In the telegram Knud Rasmussen sent from Kotzebue announcing the success of his expedition, he included the noteworthy information, “Greenland tongue readily understood from Magnetic North Pole to Bering Strait.”
In fact, it was an understatement, for his “Greenland tongue” had served him and his companions well long before they reached the Magnetic North Pole in the territory of the Nattlingmiut — he had had little or no difficulty among the Iglulingmiut, the Aivilingmiut, or the inland Inuit of the Kivalliq.
This felicitous linguistic situation would change once he reached Nome, Alaska. Eskimos were there from all parts of Alaska to exploit the tourist season and sell curios to tourists.

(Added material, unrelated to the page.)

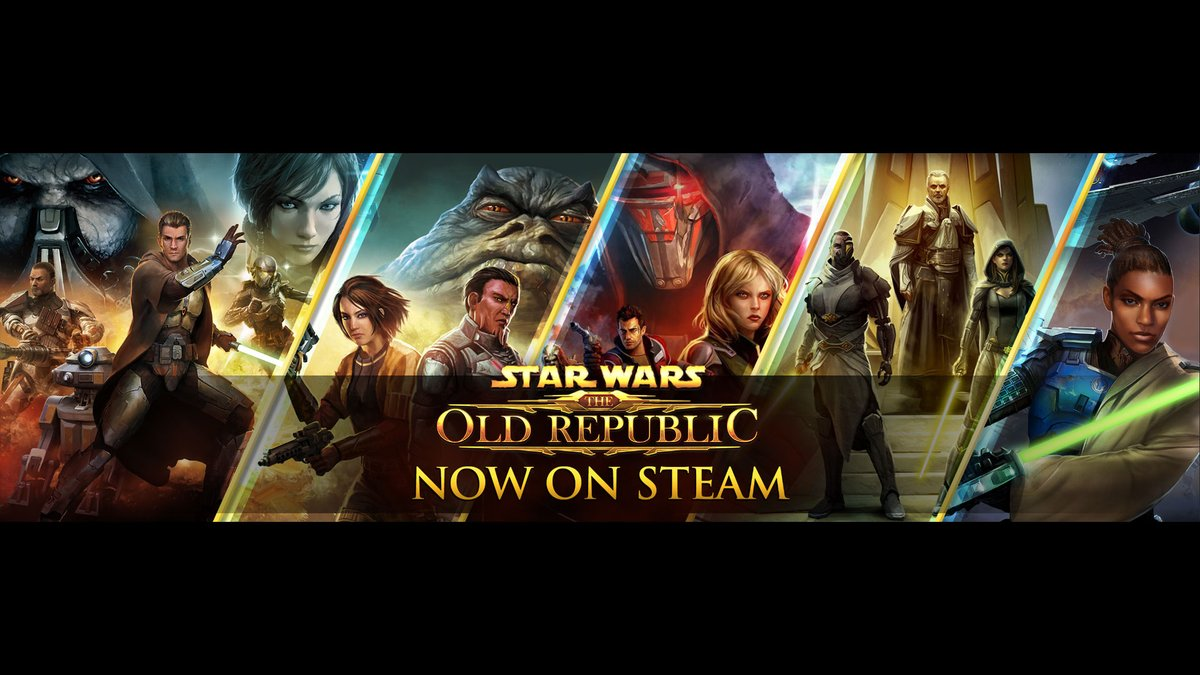 test Twitter Media - #SWTOR on Steam brings a new way for players to play! With crossplay and cross-save, you can now choose where to play. Read more: https://t.co/Nd759TOwZV https://t.co/kkkmvj9mPv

This was an ideal situation in which to study Eskimo groups who had gathered from the North and the south. But it also meant Rasmussen would occasionally need the assistance of an interpreter.
His posthumous editor wrote, “Here [Nome] for the first time on all his travels round Arctic America, Dr. Rasmussen encountered linguistic difficulties.

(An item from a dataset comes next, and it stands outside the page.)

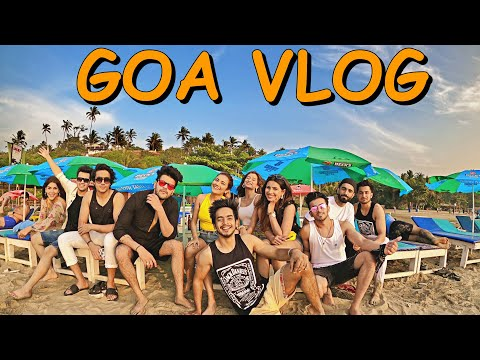 Surprise trip for Sanket to GOA | GOA VLOG | ARSHFAM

“Wherever he had gone he had understood the dialects with very little trouble, and had also made himself understood to the natives. Now it appeared that south and west of the Yukon the dialectal differences were so great that he was unable thoroughly to discuss problems and other matters without the aid of an interpreter.”
In his own words, Rasmussen wrote: “The Eskimos from the south and west of the Yukon [River] spoke a dialect differing so considerably from the others that I found it, contrary to all previous experience, impossible to discuss difficult questions such as matters of faith and ceremonial, without the aid of an interpreter.”
The Eskimo language family is a branch of the Eskimo-Aleut family, which split into the separate languages of Eskimo and Aleut thousands of years ago. Aleut, which has several dialects, is spoken only in the Aleutian Islands and the Pribilof Islands.
The Eskimo languages, in turn, divided into two or perhaps three languages about 1,000 years ago in the estimate of linguists.
One branch is the Inuit language, spoken in Greenland, Canada and northern Alaska — a huge geographic extent. This is the area through which Rasmussen had the good fortune to travel all the way to Nome.
This language has many dialects, but neighbouring dialects are quite similar and mutually intelligible. This is known as a “dialect chain.”
The differences accumulate over distance, so that speakers of widely separated dialects may find mutual comprehension difficult or impossible.
An East Greenlander who flew from Ammassalik to Nome would find it difficult to comprehend the dialect spoken in Nome. But Rasmussen and the two Inughuit had the advantage of having travelled slowly from one dialect area to another, making maximum use of the dialect chain concept.
The other branch of the Eskimo language family is the Yupik family of languages. These languages, some of which are mutually incomprehensible, are spoken in western and south-central Alaska and also in Chukotka, a part of Russia.
The line separating the Inuit languages from Yupik is the Yukon River, which empties into the Bering Sea south of Norton Sound. (A third purported branch of Eskimo was Serenikski, spoken in and around one village in Chukotka, which became extinct in 1997.)
It is because Yupik-speakers do not call themselves Inuit that the term “Eskimo” is often used in Alaska and in discussions of Alaska — and in this article — when an overarching term is needed for the speakers of both Inuit and Yupik languages.
It is unclear when Rasmussen first formulated a plan to visit the small Eskimo population in Siberia. He wrote, “It is hard to say when I got the idea for it, for it has grown up together with me.”
The idea had been with him since 1905, when he first talked of his grand plan for an expedition to North America. At times since then, as his plans and funding requirements changed, he downplayed the idea, sometimes eliminating it completely from the plans he made public or formulated with the committee responsible for overseeing the Thule Station.
An analysis of those various plans as they had evolved over the years indicates the hope was always there.
Certainly, he harboured the idea throughout the expedition because he wrote to Ib Nyeboe, chairperson of the Thule Committee on July 29, 1921, from Greenland — after the expedition members had left Denmark, but a month before they sailed for Canada — that he would like to cross from Cape Prince of Wales in Alaska to Cape Dezhnev in Siberia.
He wrote at that time about his “strong wish to reach as far as possible all the most important areas in Alaska, inhabited by Eskimos, and — of course — in addition, a trip across the Bering Strait to the Yuits [Siberian Yupik].”
But in his telegram from Kotzebue, there is no mention of a side trip to Siberia, only that the expedition has been a success.
Travelling from Kotzebue toward Nome on the Silver Wave, off Cape Prince of Wales, he encountered Siberian Yupik visitors on their way home from trading.
He wrote, “It was a party of Siberian Eskimos from East Cape, on their way home from Teller where they had been to trade. It was a hurried meeting, but thrilling in its way, and left me more than ever keen to visit these people on their own ground.
“In the extreme eastern corner of Siberia live the most westerly of all the Eskimos, and here surely was the most fitting point at which to end the Expedition.”
Perhaps it was at that moment that he resurrected his plan to cross Bering Strait.